Churchgoing is associated with teenagers getting higher grades, according to a study cited in Ecumenical News International and discussed in the Times. On first consideration, this seems a bit counter-intuitive, given the preponderance of non-believers in the higher academic world and all those flattering studies that suggest that atheists are generally more intelligent and educated than believers.
The findings suggest that it’s whether the student actually attends church rather than whether s/he has any religious belief that has an impact.
The study suggested four reasons church-going teens tend to have more success at school.
One of these is that they have regular contact with adults from various generations, who serve as role models. Another reason is that the young people’s parents are more likely to communicate with their friends’ parents. Other factors at play are that teenagers who attend church develop friendships there with peers who have similar norms and values, and they are also more likely to take part in extracurricular activities. (from the ENI site)
I haven’t seen the data, only the reports, so I’m not challenging their figures or even their suggested explanations.
But there are some alternative ways of looking at this evidence.
Most crucially, it seems to me to be confusing correlation with causation.
i.e. On average, kids who go to church get better grades. Even, if it’s true, this doesn’t imply either one causes the other.

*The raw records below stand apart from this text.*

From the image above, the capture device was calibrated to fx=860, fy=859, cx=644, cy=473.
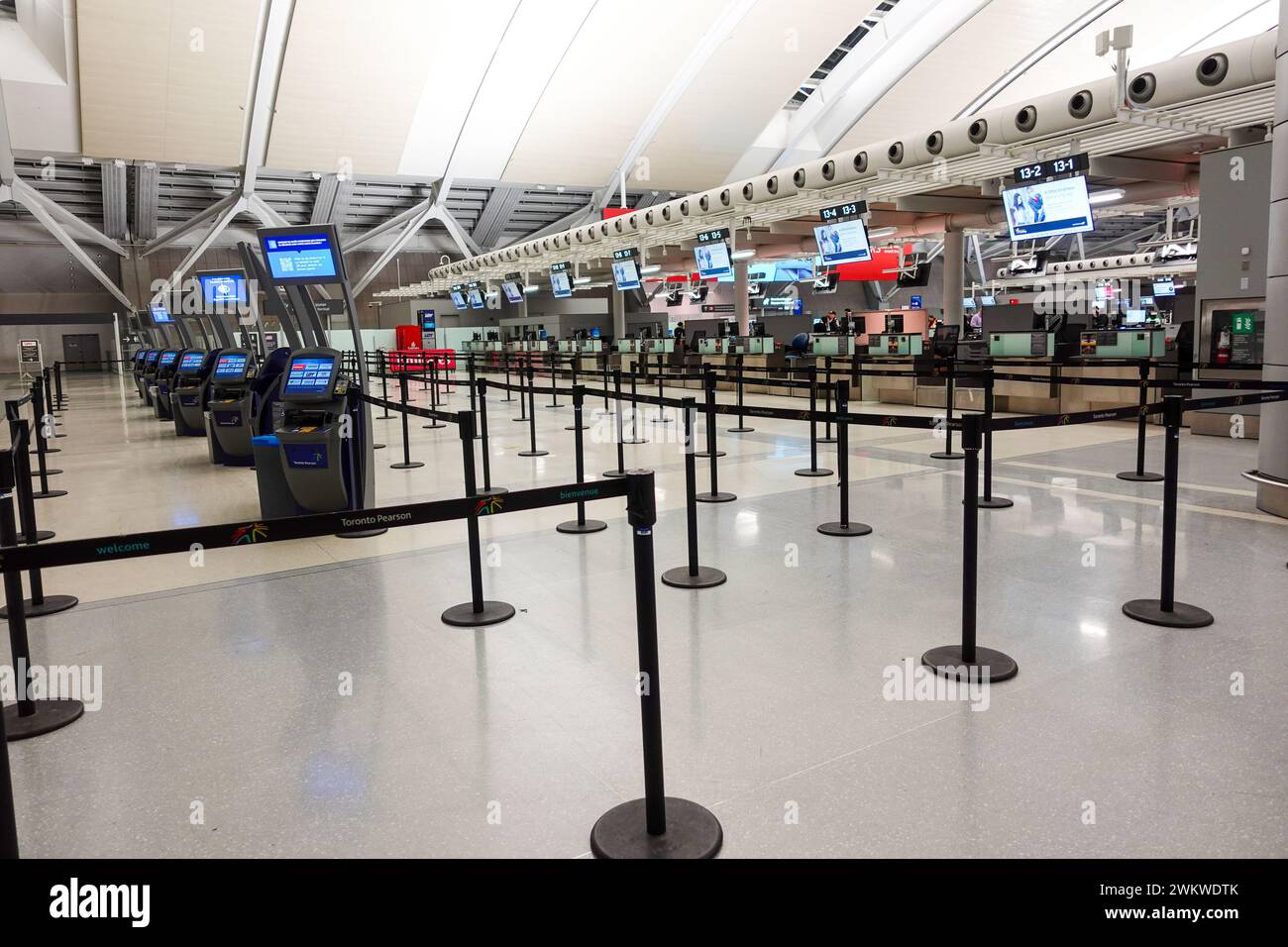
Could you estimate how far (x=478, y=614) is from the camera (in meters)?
4.30

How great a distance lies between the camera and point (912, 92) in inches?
1314

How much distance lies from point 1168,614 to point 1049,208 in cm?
950

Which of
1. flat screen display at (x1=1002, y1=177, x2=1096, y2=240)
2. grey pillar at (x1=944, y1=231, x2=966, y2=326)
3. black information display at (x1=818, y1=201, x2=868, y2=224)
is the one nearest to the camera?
flat screen display at (x1=1002, y1=177, x2=1096, y2=240)

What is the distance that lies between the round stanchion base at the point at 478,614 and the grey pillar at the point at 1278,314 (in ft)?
17.1

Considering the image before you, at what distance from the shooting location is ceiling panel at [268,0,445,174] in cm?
2597

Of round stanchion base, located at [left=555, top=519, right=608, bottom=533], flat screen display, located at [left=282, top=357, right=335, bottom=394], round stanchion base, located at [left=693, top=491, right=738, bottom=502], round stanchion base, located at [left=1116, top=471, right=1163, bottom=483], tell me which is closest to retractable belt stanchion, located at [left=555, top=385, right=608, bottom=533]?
round stanchion base, located at [left=555, top=519, right=608, bottom=533]

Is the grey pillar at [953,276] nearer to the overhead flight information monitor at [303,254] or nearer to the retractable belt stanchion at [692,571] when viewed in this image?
the overhead flight information monitor at [303,254]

At an individual level, isn’t it likely that teenagers with a greater tendency to conform are more willing to do what their parents want – both in terms of doing their schoolwork and church attendance? So the good grades and the willingness to go to church might both just be manifestations of a general willingness to please adults.
Like brushing their teeth at bedtime. Which may also turn out to be positively correlated with good school attendance and good grades.
The implications that church-attenders are more involved in the community would seem to apply mostly to people who live in cohesive “communities” in which – especially in countries such as the USA – church attendance is pretty much the norm. Questions I would like to ask would be about the localities that the researchers looked at. Villages, towns, cities, slums, suburbs? Incomes? Family stability?
I can think of quite a few questions about this study. But the one that really nags at me is the use of the concept of “good grades.” Good grades are not necessarily indicators of real learning, or even of an academic capacity.
The research might suggest that many schools encourage conformity, rather than independent thought, and penalise those kids who show a troublesome desire to think for themselves (by refusing to go to church, for example.) Hence, more church-non-attenders drop out or put minimal effort into their schoolwork.